Le Courrier du Canada est lancé à Québec le 2 février 1857 par Hector Langevin et Joseph-Charles Taché. La fondation du quotidien précurseur de la presse d'information catholique au Canada est subventionnée par l'archevêché de Québec. Le journal reçoit rapidement l'assentiment d'une grande partie du clergé de Québec dont la faveur était passée du Canadien au Journal de Québec.

Journal d'information locale, nationale et internationale, Le Courrier du Canada accorde une plus grande importance aux questions canadiennes, particulièrement à la défense du catholicisme et à l'épanouissement de la langue française en Amérique. La publication relaie les nouvelles de l'église romaine et appuie la papauté face à la montée de la question de l'unité italienne.

Le Courrier du Canada rejette la publicité pour des divertissements impies en échange de l'exclusivité des nouvelles émanant de l'évêché de Québec. Il milite pour le maintien des valeurs catholiques traditionnelles et le provincialisme, tandis qu'il s'oppose à la démocratie, au socialisme et à l'athéisme.

Hector Langevin quitte la rédaction du journal après seulement quelques mois pour se consacrer à la vie politique. Joseph-Charles Taché en devient alors le principal rédacteur. Conservateur opposé aux libéraux radicaux, il publie sous forme d'articles, du 7 juillet au 23 octobre 1857, un plaidoyer remarqué en faveur d'une confédération canadienne. Il quitte son poste en 1859 pour se consacrer à une carrière de fonctionnaire et d'auteur.

Auguste-Eugène Aubry, juriste français venu enseigner le droit romain à la nouvelle Université Laval, prend la relève à l'automne de 1859. Critiqué pour sa hargne à l'égard des anglophones et de la classe politique en général, il quittera ses fonctions au journal en 1863 et, après avoir repris l'enseignement, retournera en France en 1865, victime par association de la crise gaumiste, lutte opposant les fondamentalistes chrétiens aux partisans « libéraux » de l'enseignement des auteurs classiques.

Eugène Renault, qui écrivait déjà au journal, prend la relève de la rédaction de 1863 à 1873. Au nombre des collaborateurs présents durant ces années, on compte le musicologue Ernest Gagnon et Adolphe-Basile Routhier, homme de loi et auteur, notamment de l'Ô Canada. Guillaume Amyot (1873 à 1875) et Roch-Pamphile Vallée (1875-1880), tous deux politiciens conservateurs, se succèdent ensuite à la rédaction du journal. Homme aux mille talents et intérêts, Narcisse-Eutrope Dionne leur succède de 1880 à 1884 alors que le politicien conservateur Thomas Chapais tient la barre de 1884 à 1901.

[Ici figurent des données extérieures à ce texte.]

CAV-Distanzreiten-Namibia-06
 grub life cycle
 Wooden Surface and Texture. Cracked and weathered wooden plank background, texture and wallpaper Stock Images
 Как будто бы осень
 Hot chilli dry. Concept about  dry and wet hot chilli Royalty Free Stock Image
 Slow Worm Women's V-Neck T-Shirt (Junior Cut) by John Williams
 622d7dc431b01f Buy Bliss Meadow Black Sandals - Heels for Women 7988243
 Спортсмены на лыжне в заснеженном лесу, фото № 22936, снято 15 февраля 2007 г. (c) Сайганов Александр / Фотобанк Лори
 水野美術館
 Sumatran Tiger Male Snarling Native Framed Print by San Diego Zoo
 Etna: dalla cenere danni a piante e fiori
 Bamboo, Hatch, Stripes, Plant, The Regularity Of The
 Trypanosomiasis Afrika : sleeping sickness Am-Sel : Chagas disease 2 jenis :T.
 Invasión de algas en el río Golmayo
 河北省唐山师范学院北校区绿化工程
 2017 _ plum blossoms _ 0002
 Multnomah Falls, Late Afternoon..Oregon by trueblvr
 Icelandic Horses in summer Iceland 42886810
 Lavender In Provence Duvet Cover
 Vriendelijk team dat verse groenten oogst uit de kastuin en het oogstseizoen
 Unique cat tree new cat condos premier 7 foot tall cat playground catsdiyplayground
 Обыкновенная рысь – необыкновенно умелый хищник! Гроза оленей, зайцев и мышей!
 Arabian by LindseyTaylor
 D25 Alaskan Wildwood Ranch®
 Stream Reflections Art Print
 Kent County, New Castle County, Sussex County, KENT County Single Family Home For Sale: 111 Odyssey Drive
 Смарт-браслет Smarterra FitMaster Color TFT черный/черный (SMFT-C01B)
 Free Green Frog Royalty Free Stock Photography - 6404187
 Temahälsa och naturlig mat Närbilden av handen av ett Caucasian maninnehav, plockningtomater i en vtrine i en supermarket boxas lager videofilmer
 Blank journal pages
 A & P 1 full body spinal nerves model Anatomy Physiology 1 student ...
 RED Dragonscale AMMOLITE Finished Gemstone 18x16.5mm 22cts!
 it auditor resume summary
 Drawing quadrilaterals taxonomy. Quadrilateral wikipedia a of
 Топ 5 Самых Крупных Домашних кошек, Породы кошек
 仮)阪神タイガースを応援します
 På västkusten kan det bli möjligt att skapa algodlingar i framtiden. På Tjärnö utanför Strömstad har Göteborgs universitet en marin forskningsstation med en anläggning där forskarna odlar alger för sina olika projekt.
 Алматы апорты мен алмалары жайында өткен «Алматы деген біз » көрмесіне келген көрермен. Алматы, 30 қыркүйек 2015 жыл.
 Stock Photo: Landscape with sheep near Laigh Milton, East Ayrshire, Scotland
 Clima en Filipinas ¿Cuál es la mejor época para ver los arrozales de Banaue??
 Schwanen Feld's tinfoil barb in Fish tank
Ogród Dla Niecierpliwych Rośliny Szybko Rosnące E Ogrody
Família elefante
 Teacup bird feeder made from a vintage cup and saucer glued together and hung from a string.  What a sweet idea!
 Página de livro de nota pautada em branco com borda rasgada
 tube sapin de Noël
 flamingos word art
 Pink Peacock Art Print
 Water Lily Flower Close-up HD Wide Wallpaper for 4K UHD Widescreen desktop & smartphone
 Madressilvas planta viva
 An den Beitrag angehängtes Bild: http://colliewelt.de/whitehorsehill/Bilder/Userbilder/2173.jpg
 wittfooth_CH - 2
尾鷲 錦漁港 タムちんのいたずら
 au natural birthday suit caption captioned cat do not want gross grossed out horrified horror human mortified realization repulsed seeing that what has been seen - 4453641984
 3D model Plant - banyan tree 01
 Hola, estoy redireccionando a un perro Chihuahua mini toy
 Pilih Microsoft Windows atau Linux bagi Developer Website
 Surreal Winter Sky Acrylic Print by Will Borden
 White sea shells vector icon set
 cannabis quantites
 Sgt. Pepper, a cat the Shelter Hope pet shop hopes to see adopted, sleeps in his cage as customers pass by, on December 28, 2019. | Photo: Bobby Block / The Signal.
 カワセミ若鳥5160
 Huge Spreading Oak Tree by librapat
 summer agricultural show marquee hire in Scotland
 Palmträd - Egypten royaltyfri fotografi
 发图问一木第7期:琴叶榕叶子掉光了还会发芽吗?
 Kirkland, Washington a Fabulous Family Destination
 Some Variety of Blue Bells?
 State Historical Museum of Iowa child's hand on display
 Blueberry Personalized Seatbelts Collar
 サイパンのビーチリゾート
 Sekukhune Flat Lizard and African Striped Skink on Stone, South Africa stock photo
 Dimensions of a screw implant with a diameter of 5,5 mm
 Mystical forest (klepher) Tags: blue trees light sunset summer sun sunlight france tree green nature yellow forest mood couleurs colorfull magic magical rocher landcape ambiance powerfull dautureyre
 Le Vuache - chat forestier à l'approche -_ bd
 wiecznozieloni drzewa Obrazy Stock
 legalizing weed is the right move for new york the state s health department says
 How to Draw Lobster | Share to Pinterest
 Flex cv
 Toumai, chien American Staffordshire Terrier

Bien que basé à Québec, le journal est distribué dans toutes les régions du centre et de l'est du Québec et même au-delà, où il trouve des collaborateurs et des lecteurs en premier lieu parmi le clergé.

Le Courrier du Canada déclare des tirages de 1900 exemplaires en 1869 et 1500 exemplaires en 1898. Le journal s'éteint en 1901 faute de s'être adapté aux tendances émergentes en matière d'illustrations et de nouvelles à sensation.

BARNARD, Julienne, Mémoire Chapais, t. 2, 1961, Montréal, Fides, p.149-153.

« 25e anniversaire », Le Courrier du Canada, 1er février 1882, p. 1-6.

LAVOIE, Elzéar, « Les crises au Courrier du Canada : affaires et rédaction », dans Nive Voisine (dir.) Les ultramontains canadiens-français, 1985, Montréal, Boréal Express, p.143-159.

LAVOIE, Elzéar, « La clientèle du Courrier du Canada », Culture, vol. 30, no 4, déc. 1969, p. 299-309; vol. 31, no 1, mars 1970, p. 40-57.

SYLVAIN, Philippe, « Les débuts du Courrier du Canada et les progrès de l'ultramontanisme canadien-français », Les Cahiers des Dix, no 32, 1967, p. 255-278.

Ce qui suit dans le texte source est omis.